Maas filed suit less than two weeks after cryptically saying during her on-air farewell: “And though I won’t be delivering the news anymore from this anchor chair, I do hope to be making news. And making a difference for women in the workplace.”
Originally, she sought $10 million in damages and cited six laws broken. An amended complaint didn’t specify a monetary figure.
But two weeks before trial, Maas lawyers dropped three “causes of action,” they said, “to help ease the job of the jurors.” The jettisoned claims alleged workplace retaliation, failure to prevent discrimination and breaking a Labor Code rule on equal pay.
The judge’s job was far from easy, however.
In September 2021, Frazier denied KUSI’s demand that Maas pay the station $106,000 in attorney fees.
Frazier rejected KUSI arguments that an earlier ruling made McKinnon Broadcast Co. eligible to claim legal costs under the state’s anti-SLAPP statute.

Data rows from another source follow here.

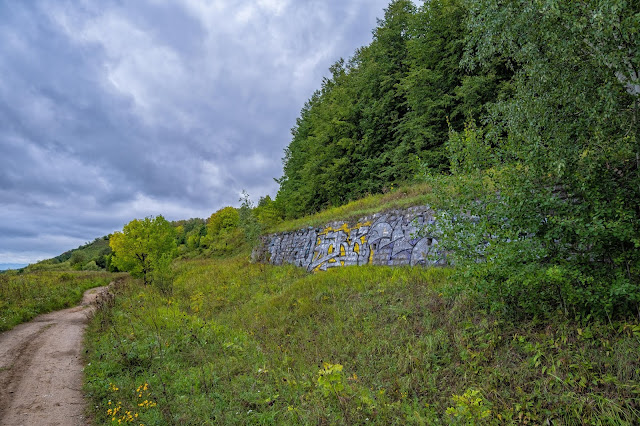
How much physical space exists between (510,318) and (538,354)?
107 cm

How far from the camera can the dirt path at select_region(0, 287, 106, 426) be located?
4836 mm

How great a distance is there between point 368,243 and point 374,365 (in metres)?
5.79

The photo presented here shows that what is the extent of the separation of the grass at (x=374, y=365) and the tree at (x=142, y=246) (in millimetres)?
11209

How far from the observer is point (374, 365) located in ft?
17.0

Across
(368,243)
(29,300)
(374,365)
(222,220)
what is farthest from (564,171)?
(222,220)

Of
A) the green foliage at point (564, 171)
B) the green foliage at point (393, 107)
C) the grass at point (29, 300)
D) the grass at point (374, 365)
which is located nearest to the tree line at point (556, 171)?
the green foliage at point (564, 171)

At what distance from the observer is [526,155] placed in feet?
15.4

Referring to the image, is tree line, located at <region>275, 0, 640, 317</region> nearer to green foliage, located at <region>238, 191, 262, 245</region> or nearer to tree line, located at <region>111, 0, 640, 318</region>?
tree line, located at <region>111, 0, 640, 318</region>

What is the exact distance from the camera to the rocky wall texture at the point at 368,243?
8872 millimetres

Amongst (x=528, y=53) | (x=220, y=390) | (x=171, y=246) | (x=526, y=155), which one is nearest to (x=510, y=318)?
(x=526, y=155)

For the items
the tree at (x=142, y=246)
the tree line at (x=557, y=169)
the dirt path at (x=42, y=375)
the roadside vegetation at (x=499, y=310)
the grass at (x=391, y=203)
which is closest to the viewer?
the roadside vegetation at (x=499, y=310)

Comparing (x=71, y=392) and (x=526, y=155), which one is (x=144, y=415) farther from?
(x=526, y=155)

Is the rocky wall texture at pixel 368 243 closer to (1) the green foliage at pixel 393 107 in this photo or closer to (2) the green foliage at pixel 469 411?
(1) the green foliage at pixel 393 107

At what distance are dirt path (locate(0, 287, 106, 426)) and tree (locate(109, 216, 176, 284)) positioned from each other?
912 centimetres
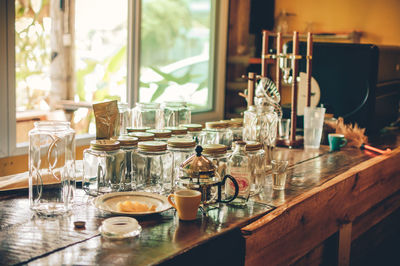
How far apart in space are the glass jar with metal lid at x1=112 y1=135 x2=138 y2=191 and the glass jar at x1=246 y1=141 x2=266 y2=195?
38cm

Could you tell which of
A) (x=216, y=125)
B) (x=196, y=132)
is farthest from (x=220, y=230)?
(x=216, y=125)

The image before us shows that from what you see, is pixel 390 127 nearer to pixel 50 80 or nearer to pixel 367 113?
pixel 367 113

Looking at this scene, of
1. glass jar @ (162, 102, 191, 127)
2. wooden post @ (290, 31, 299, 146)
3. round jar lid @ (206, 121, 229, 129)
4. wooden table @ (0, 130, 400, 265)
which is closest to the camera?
wooden table @ (0, 130, 400, 265)

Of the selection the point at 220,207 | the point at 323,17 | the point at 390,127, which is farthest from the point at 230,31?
the point at 220,207

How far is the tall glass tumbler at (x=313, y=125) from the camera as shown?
2635 mm

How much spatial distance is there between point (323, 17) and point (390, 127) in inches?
66.1

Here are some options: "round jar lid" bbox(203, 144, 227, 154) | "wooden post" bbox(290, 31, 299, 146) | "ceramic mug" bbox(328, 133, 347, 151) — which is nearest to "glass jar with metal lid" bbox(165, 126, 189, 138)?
"round jar lid" bbox(203, 144, 227, 154)

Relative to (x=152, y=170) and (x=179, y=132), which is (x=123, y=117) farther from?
(x=152, y=170)

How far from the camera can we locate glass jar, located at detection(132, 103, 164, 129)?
2150mm

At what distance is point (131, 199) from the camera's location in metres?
1.46

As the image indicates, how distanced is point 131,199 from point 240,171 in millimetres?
362

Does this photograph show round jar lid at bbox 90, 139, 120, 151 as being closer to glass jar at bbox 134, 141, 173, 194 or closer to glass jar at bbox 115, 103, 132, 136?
glass jar at bbox 134, 141, 173, 194

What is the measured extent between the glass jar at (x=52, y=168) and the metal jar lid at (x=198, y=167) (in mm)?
335

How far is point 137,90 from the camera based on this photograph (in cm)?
357
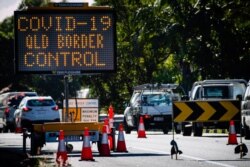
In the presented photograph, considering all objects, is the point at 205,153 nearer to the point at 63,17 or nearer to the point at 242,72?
the point at 63,17

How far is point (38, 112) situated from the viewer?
43844 mm

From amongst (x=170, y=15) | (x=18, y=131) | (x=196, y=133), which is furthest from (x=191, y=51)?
(x=196, y=133)

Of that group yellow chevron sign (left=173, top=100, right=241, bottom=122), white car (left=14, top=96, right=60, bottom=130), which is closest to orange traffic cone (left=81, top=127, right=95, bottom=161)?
yellow chevron sign (left=173, top=100, right=241, bottom=122)

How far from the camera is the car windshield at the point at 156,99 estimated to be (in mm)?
43531

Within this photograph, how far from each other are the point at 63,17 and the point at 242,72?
25302mm

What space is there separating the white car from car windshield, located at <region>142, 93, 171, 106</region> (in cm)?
373

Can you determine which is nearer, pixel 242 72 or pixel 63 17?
pixel 63 17

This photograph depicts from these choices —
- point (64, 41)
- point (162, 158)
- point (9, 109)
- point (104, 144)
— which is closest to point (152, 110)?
point (9, 109)

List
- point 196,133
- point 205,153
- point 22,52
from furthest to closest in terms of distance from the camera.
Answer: point 196,133 < point 22,52 < point 205,153

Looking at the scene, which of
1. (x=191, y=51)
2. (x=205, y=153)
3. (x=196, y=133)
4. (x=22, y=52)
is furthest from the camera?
(x=191, y=51)

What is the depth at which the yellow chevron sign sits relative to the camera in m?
22.8

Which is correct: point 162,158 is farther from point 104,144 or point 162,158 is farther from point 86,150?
point 104,144

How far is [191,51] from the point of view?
1973 inches

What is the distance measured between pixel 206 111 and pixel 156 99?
20678mm
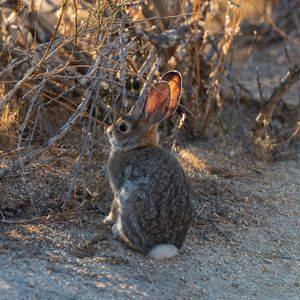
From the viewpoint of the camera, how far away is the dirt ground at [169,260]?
4020mm

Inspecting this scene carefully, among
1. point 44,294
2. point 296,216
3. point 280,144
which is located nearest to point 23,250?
point 44,294

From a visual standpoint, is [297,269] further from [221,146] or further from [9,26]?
[9,26]

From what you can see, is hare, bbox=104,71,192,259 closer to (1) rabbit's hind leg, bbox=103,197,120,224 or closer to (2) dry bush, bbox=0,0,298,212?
(1) rabbit's hind leg, bbox=103,197,120,224

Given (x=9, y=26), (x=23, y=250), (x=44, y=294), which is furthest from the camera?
(x=9, y=26)

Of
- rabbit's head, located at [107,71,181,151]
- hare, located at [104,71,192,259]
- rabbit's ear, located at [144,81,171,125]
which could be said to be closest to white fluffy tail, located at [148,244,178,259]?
hare, located at [104,71,192,259]

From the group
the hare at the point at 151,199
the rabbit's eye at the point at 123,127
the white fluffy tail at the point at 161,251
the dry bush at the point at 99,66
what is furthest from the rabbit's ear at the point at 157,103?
the white fluffy tail at the point at 161,251

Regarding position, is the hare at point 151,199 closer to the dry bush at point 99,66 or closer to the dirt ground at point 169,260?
the dirt ground at point 169,260

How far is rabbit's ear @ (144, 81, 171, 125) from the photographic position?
4.72 metres

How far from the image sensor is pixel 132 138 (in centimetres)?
478

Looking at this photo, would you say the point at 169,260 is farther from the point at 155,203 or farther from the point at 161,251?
the point at 155,203

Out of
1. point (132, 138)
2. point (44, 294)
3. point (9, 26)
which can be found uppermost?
point (9, 26)

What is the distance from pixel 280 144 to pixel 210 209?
1.56 meters

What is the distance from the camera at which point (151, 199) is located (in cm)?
440

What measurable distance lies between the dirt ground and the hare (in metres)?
0.09
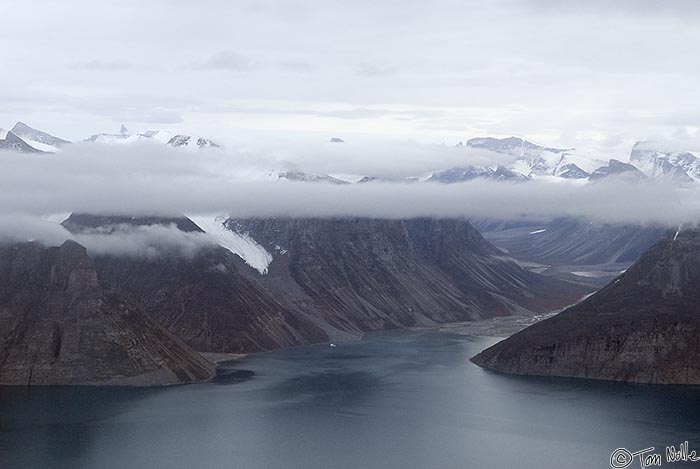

In April 2022, Frazier ordered KUSI to turn over all copies of ex-anchor Anna Laurel’s private emails that KUSI CFO Sadler admitted reading on a shared newsroom laptop — even after Laurel left the station.
Maas friend Laurel also had been labeled a “secret agent” by the station’s lawyers.
Frazier also denied KUSI’s request to remove Gruenberg Law from representing Maas.
KUSI, he said, “has not demonstrated Gruenberg Law engaged in unethical or otherwise improper conduct during its representation of Plaintiff in this case that would justify disqualification.”
Legal Teams Change
In January 2021, however, KUSI began replacing its original lawyers with the current set. In fact, KUSI’s 2020 legal team of Fred Levin, Joseph Connaughton, Joanne Buser and Jacqueline Seiter made no explicit mention of experience in its response to an amended Maas lawsuit.
(But it did cite the Labor Code law that says, in part, a man can get paid more than a women doing substantially similar work if a bona fide factor exists “other than sex, such as education, training or experience.”
Lead counsel Kenneth Moore Fitzgerald joined the KUSI team only two months ago.
Amid pandemic constraints, the trial was pushed back time after time. Dates were set in October 2020, May 2021, January 2022, April 2022, December 2022 and finally February 2023.
On Thursday, Sandra Lynn Maas offered her takeaway: “Always use your voice. If you’re silent, nothing will change.”